気を取り直し、窓口で旭川までの乗車券を買った。旭川までの区間は普通列車が数本しかなく、現在は時間的にも、特急列車の利用を余儀なくされる。乗車券1,070円に自由席特急料金1,130円が加算された。
なお、ここで深川までの切符を買えば、JRバス深名線に乗れたが、これで完全についえた。
窓口の姐さんは、もうすぐ特急列車が入線するので、ホームに入って待っててください、と言った。
それに従うと、果たしてライラック1号が入線した。
私は座れたが、すぐには発車せず、10時47分、ようやく発車した。何と、3時間20分?の遅れである。
座席でホッと一息ついて考える。私の時間的被害は30分足らずだが、この特急が2時間以上遅れたことを考えると、特急料金を払わなくてもよかったのではないか? 確か昔の「将棋世界」に、同様の事例で払い戻しを受けた棋士の話が載っていたことがあった。
この後、検札も来なかった。これなら、私が特急券を買わなくても誤魔化せたことになる。
しかし旭川到着直前に「旭川駅窓口で特急料金を払い戻しします」という放送があった。
これはありがたい措置である。私はそれに従い、改札口で1,130円をいただいた。何だか申し訳ない気もするが、私は昨年12月に、川棚駅でオレンジカード720円分を無効にされた。あれを我慢してやったんだから、これでおあいこである。
旭川駅を出ると、11時36分になっていた。余裕があると思ったのに、結構ギリギリである。

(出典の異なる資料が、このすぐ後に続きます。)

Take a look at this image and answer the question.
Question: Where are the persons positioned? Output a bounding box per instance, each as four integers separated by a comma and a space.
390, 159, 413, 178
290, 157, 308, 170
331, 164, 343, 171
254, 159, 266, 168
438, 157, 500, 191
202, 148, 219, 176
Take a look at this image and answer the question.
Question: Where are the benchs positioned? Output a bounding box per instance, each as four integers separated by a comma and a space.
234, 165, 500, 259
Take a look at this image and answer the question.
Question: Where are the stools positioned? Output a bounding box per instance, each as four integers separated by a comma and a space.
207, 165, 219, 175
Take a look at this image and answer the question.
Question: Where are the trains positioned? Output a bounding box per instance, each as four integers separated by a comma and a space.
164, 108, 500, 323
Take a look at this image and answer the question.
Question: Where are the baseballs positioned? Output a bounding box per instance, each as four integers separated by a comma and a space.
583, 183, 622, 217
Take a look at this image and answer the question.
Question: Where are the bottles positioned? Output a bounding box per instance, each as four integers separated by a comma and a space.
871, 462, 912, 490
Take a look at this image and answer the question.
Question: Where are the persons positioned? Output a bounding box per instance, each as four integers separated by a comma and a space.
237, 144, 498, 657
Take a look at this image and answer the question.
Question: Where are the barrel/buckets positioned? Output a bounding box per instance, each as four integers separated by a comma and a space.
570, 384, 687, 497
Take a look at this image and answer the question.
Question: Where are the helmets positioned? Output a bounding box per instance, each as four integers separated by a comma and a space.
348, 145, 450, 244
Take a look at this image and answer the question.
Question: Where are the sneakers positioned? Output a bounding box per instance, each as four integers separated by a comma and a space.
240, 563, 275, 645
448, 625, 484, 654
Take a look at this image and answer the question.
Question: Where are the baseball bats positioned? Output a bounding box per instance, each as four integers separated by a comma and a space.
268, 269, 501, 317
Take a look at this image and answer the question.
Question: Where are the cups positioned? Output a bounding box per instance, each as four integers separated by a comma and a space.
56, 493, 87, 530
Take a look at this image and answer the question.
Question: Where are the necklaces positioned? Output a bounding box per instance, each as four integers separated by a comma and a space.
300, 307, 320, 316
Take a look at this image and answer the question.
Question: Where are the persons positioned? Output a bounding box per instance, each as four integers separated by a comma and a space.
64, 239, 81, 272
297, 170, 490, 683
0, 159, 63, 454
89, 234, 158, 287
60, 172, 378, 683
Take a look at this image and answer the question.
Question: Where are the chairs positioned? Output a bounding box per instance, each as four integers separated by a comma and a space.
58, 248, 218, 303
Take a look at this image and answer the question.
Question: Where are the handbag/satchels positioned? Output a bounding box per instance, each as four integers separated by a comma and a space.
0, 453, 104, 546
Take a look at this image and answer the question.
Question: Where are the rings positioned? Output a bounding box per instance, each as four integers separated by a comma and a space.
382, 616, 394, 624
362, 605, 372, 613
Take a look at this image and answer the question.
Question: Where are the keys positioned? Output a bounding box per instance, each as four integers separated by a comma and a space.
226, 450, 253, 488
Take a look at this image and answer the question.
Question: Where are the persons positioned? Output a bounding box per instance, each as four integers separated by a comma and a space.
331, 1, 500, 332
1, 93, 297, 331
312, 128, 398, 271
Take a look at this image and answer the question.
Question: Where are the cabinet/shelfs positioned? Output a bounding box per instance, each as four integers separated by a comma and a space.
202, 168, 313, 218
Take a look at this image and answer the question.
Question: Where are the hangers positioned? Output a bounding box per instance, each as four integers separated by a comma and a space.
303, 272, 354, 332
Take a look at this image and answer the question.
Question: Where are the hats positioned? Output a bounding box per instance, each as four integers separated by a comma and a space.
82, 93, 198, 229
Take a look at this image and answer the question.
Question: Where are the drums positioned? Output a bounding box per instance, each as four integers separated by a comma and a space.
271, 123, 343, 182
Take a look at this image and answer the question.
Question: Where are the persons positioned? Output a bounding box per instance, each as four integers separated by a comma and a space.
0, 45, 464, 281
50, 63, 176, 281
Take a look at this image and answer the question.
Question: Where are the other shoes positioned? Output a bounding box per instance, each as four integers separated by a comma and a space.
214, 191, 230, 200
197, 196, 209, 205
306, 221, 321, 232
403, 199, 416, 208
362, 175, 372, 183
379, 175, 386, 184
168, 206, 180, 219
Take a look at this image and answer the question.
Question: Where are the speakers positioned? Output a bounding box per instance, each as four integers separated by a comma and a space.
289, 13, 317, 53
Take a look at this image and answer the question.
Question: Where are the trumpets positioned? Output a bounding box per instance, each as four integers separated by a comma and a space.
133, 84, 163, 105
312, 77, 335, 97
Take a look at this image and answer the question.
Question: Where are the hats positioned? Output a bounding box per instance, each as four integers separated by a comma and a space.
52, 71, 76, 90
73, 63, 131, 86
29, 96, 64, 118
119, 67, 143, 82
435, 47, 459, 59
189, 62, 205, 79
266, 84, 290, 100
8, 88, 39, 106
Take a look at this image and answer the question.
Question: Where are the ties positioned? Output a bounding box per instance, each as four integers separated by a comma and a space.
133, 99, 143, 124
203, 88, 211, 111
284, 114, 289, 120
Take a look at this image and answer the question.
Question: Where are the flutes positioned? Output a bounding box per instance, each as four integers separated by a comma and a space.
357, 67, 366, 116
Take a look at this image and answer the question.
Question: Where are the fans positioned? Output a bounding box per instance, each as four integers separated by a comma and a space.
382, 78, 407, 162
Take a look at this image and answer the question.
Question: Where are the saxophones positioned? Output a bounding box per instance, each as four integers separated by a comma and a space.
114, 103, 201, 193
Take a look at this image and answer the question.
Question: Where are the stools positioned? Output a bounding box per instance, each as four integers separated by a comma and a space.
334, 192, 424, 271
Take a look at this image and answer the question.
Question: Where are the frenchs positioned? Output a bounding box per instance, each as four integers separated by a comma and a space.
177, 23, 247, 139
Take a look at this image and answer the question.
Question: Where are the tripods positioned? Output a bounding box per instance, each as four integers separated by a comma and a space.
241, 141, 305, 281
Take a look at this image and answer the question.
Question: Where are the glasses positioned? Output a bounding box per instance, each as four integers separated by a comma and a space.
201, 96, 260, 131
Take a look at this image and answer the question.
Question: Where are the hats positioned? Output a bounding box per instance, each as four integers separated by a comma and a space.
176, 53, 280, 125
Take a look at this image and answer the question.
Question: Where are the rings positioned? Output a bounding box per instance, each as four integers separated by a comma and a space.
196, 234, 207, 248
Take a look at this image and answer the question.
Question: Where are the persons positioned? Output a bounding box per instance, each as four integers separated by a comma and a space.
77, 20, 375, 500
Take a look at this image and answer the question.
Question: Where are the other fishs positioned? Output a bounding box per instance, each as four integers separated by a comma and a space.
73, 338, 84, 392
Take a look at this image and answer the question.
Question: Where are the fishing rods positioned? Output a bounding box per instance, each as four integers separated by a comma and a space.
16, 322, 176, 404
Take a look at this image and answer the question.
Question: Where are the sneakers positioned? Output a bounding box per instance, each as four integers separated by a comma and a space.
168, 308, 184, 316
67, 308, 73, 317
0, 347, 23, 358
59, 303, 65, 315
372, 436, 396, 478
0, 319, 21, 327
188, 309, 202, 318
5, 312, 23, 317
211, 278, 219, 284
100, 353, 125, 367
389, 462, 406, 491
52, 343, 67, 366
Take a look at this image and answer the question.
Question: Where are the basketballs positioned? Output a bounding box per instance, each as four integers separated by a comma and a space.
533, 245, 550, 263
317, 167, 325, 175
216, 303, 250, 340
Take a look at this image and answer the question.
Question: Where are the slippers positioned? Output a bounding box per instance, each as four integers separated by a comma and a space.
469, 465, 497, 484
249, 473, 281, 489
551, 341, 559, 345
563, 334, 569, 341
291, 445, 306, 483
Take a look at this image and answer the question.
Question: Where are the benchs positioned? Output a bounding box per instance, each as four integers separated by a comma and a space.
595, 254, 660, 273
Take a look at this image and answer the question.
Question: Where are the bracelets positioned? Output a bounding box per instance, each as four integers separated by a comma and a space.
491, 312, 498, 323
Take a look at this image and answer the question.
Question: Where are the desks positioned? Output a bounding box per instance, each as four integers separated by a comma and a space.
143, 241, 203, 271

駅前からは常盤会場まで無料シャトルバスが出ているが、バス乗り場が少し離れているし、ダイヤも分からない。確実なのは徒歩なので、歩いていくことにした。
買物公園通りに入る。通りには氷彫刻世界大会の像が出来上がっているが、鑑賞は後でいくらでもできる。
タイム20分で、常盤公園に入った。ここまでかなり早足で来たが、沿道の雪は深かった。ある丁目の横断歩道の脇では雪が堆く積まれていた。こんな措置は今まで見たことがない。今年は全道的に雪が多いのだ。
常盤会場では今年も数々の出し物をやっていた。この場所はかつて大氷像が設置されていたが、予算削減からか、数年前からなくなった。出し物もなくなり淋しくなったが、ここ数年でまた盛り返しているようである。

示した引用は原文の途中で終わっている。